Problem details
Write out exactly the lines running from the line that includes "In this visual" to the end of the data, both ends included, and nothing besides.

Source records
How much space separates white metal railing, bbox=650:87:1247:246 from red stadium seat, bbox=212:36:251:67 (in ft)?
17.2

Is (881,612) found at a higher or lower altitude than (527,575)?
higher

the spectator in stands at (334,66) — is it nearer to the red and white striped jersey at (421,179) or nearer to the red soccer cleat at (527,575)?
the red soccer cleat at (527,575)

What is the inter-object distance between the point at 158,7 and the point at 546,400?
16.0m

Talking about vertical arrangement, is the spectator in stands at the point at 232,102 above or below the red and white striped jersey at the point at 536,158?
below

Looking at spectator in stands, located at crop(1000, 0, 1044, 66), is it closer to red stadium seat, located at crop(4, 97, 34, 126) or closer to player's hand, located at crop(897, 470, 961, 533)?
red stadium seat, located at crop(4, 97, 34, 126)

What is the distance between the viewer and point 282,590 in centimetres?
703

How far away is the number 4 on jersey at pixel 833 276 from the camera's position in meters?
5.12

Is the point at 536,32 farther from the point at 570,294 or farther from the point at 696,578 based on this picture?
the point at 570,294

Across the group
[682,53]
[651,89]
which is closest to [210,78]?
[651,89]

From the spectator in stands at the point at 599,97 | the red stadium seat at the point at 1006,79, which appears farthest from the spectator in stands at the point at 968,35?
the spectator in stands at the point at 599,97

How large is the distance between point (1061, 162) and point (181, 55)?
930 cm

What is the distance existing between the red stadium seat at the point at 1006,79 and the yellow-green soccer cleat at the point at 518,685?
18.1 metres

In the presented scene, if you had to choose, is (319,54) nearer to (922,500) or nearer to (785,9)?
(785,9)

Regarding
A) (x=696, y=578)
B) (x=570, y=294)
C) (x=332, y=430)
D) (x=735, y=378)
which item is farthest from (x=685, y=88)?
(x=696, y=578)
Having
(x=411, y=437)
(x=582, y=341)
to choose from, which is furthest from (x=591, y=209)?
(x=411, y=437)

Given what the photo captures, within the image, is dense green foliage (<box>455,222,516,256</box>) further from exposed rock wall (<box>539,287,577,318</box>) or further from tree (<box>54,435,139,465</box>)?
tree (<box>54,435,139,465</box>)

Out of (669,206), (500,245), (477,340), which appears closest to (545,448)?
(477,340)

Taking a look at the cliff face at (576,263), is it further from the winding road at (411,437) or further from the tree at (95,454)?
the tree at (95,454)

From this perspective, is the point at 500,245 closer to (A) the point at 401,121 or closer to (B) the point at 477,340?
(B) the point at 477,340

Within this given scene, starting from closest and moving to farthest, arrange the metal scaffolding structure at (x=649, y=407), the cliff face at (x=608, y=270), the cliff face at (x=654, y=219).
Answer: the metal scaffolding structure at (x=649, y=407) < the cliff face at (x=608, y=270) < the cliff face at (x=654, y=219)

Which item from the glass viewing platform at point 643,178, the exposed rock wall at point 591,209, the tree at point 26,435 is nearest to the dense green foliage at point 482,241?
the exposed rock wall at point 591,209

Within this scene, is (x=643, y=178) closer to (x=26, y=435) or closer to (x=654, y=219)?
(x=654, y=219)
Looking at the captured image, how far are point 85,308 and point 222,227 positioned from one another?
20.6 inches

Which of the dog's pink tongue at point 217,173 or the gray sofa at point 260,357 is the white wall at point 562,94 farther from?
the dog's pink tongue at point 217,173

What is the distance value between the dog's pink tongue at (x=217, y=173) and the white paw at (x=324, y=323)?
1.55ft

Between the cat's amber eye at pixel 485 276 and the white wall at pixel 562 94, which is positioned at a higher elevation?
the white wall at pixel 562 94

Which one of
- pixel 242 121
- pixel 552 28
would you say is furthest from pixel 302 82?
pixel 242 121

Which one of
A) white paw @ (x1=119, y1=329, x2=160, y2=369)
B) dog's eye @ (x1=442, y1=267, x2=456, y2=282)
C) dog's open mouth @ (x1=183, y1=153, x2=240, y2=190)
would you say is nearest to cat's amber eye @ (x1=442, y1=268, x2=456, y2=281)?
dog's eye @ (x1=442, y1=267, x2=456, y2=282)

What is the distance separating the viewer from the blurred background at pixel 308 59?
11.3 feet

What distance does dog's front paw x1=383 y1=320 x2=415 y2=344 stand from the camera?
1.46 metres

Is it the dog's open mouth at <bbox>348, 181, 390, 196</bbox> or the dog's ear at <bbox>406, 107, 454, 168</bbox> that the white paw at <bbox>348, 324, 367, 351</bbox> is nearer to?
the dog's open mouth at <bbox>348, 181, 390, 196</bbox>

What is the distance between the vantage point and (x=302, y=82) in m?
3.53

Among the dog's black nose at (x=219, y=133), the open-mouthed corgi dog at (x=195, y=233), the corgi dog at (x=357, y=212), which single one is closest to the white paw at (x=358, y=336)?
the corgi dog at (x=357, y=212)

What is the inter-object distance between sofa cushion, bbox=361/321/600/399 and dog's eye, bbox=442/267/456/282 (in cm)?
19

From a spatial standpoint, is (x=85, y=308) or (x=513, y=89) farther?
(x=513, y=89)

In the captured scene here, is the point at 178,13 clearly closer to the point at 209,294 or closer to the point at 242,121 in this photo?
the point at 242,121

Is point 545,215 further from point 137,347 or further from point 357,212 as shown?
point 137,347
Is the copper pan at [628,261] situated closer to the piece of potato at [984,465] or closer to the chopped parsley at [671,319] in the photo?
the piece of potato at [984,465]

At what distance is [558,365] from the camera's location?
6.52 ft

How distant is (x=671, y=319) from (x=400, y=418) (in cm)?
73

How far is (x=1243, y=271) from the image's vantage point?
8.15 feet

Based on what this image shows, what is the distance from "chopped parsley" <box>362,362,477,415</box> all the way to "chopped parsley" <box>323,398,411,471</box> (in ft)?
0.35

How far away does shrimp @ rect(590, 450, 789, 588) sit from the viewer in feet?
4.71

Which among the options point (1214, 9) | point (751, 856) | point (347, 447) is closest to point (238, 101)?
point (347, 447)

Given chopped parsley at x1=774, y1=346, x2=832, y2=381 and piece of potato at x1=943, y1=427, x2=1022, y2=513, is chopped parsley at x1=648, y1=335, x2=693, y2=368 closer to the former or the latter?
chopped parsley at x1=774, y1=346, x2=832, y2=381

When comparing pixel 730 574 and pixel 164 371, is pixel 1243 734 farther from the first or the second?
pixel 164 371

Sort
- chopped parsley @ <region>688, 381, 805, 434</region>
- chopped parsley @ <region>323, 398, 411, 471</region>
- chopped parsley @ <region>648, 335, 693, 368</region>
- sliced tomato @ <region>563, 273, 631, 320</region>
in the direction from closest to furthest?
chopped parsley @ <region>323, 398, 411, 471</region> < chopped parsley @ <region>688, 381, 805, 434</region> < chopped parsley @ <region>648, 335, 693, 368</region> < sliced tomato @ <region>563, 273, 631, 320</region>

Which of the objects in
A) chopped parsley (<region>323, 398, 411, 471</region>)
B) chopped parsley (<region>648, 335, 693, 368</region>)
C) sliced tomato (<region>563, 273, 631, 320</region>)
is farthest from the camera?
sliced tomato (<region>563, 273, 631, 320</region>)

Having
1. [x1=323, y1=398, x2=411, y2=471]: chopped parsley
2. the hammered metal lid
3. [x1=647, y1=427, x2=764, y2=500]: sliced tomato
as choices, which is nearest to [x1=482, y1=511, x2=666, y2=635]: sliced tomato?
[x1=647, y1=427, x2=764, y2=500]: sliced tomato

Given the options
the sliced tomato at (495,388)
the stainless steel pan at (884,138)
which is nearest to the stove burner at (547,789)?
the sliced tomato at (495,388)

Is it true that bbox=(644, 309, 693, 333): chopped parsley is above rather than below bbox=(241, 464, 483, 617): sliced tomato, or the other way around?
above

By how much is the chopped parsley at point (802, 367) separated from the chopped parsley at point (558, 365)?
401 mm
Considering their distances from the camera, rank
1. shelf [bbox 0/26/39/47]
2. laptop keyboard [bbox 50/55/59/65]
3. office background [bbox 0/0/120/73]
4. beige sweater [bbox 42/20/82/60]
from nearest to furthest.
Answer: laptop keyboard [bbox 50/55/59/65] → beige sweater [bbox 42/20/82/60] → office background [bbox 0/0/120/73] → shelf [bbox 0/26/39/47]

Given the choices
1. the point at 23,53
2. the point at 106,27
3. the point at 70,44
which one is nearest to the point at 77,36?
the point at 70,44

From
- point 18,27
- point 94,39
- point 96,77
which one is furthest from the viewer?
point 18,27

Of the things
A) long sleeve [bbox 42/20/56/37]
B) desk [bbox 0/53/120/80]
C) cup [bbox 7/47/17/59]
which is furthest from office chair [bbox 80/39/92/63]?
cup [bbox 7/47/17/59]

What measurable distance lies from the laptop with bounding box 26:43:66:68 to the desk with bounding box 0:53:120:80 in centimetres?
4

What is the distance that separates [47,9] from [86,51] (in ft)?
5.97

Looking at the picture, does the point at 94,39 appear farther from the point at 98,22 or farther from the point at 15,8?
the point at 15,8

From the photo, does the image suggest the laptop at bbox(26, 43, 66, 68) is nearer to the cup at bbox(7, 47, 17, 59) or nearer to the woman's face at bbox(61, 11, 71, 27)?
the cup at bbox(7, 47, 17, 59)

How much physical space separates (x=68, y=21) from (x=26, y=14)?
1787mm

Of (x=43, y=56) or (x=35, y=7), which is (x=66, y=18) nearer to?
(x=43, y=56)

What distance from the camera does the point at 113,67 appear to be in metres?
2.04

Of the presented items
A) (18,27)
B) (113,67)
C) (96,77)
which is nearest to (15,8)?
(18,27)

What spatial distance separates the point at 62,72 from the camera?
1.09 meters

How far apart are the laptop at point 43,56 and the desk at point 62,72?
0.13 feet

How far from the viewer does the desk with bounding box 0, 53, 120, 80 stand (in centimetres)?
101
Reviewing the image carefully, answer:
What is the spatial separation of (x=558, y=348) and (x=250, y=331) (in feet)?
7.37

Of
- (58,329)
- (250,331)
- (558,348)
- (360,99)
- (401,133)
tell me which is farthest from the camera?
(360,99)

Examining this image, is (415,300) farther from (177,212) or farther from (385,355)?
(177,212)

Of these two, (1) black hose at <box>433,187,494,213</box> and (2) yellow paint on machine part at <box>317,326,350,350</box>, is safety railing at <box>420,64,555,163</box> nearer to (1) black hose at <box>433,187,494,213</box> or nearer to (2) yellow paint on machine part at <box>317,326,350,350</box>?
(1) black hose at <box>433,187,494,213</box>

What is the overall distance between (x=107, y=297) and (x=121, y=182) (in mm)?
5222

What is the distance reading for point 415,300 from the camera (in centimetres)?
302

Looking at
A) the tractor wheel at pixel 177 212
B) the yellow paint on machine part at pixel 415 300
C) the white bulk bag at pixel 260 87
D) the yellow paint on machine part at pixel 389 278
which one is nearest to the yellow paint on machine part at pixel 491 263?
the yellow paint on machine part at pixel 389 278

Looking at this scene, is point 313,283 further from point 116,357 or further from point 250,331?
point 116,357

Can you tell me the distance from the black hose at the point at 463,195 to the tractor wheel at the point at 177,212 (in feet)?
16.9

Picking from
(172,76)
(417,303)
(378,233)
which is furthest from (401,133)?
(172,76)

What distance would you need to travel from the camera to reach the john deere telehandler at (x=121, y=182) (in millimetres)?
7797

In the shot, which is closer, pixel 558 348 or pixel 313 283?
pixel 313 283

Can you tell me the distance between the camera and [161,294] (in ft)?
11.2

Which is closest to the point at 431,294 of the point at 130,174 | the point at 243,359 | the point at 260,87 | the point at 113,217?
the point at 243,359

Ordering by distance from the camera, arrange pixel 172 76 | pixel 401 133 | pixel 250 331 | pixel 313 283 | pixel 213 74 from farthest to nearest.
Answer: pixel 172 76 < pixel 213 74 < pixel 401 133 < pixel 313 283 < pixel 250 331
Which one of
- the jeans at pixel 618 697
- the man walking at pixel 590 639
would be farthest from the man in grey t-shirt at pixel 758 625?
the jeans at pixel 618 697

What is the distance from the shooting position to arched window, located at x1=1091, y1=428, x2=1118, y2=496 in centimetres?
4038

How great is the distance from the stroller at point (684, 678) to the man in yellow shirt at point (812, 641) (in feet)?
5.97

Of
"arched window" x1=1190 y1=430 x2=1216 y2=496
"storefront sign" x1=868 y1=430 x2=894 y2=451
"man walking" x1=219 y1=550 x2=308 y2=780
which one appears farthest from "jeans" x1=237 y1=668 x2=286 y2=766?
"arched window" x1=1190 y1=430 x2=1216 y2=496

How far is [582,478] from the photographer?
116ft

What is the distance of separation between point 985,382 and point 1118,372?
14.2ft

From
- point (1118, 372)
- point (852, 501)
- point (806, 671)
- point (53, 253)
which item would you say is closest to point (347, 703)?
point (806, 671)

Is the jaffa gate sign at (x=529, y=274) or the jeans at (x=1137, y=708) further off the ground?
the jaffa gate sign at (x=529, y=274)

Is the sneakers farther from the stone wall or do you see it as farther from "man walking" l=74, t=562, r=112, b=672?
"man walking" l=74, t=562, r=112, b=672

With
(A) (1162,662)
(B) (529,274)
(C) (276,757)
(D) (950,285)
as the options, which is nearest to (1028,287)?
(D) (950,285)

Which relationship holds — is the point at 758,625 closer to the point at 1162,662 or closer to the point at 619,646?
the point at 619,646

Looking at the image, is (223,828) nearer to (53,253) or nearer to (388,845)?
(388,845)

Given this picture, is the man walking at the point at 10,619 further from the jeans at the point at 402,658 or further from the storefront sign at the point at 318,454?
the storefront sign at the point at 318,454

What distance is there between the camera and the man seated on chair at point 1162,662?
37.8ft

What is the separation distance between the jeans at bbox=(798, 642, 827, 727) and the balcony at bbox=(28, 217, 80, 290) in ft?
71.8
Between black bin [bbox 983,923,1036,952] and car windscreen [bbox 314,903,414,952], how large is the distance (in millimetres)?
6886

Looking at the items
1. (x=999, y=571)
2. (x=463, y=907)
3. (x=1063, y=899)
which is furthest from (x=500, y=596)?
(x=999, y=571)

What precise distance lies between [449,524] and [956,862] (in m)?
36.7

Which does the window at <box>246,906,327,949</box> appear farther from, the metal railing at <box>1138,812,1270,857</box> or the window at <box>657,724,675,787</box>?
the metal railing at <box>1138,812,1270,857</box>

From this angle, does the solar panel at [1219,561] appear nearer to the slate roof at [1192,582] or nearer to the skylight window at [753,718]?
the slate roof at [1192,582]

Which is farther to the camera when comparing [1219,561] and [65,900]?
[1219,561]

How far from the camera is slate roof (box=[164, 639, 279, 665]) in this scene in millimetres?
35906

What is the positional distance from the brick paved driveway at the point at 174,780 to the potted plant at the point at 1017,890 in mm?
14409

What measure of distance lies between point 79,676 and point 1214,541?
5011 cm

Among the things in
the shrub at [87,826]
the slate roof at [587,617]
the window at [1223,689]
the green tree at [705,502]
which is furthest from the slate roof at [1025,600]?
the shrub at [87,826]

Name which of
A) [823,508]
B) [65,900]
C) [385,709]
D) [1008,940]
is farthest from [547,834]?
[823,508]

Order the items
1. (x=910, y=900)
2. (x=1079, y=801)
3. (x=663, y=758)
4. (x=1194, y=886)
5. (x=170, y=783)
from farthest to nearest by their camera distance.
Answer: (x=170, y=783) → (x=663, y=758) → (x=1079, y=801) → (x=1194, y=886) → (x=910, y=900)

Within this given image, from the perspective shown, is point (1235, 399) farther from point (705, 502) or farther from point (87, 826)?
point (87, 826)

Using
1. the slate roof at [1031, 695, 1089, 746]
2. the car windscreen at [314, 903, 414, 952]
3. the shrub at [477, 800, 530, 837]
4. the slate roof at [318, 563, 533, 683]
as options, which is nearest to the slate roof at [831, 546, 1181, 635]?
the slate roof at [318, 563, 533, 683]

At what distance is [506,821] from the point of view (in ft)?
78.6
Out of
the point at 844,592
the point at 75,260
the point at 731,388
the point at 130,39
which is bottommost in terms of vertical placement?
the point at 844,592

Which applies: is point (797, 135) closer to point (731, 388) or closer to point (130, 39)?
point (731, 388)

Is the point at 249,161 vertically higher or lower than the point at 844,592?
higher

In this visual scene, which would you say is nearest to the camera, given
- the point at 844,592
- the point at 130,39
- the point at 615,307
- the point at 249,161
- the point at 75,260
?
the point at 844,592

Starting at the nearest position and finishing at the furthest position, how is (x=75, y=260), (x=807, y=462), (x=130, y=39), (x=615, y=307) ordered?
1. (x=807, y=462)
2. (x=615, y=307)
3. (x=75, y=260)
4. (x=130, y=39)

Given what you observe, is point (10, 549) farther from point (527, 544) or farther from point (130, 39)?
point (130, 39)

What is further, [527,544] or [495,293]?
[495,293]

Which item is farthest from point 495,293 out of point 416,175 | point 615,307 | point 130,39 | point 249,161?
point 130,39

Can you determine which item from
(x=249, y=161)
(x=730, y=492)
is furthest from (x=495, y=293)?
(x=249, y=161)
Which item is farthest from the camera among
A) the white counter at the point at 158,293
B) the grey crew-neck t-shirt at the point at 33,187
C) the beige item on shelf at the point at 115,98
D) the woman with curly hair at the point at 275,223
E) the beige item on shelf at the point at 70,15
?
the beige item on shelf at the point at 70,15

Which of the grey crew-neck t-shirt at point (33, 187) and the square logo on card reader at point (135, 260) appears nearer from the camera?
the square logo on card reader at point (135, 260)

Result for this exercise
In this visual scene, which would you say is nearest to the camera, given
- the point at 844,592
- the point at 130,39
- the point at 615,307
- the point at 249,161
- the point at 75,260
?
the point at 844,592

Starting at the nearest position and finishing at the furthest position, how is (x=75, y=260), (x=807, y=462), (x=130, y=39), (x=615, y=307) ordered?
1. (x=807, y=462)
2. (x=615, y=307)
3. (x=75, y=260)
4. (x=130, y=39)

Given what you observe, is point (10, 549) farther from point (527, 544) or farther from point (130, 39)?
point (130, 39)

What is further, [527,544] or [495,293]?
[495,293]

Which item is farthest from point 495,293 out of point 416,175 | point 615,307 | point 130,39 | point 249,161?
point 130,39

Can you determine which item from
(x=249, y=161)
(x=730, y=492)
is furthest from (x=495, y=293)?
(x=249, y=161)
Which item is farthest from the camera among
A) the white counter at the point at 158,293
B) the grey crew-neck t-shirt at the point at 33,187
C) the beige item on shelf at the point at 115,98
D) the woman with curly hair at the point at 275,223
E) the beige item on shelf at the point at 70,15
?
the beige item on shelf at the point at 70,15

Which of the grey crew-neck t-shirt at point (33, 187) and the square logo on card reader at point (135, 260) appears nearer from the camera?
the square logo on card reader at point (135, 260)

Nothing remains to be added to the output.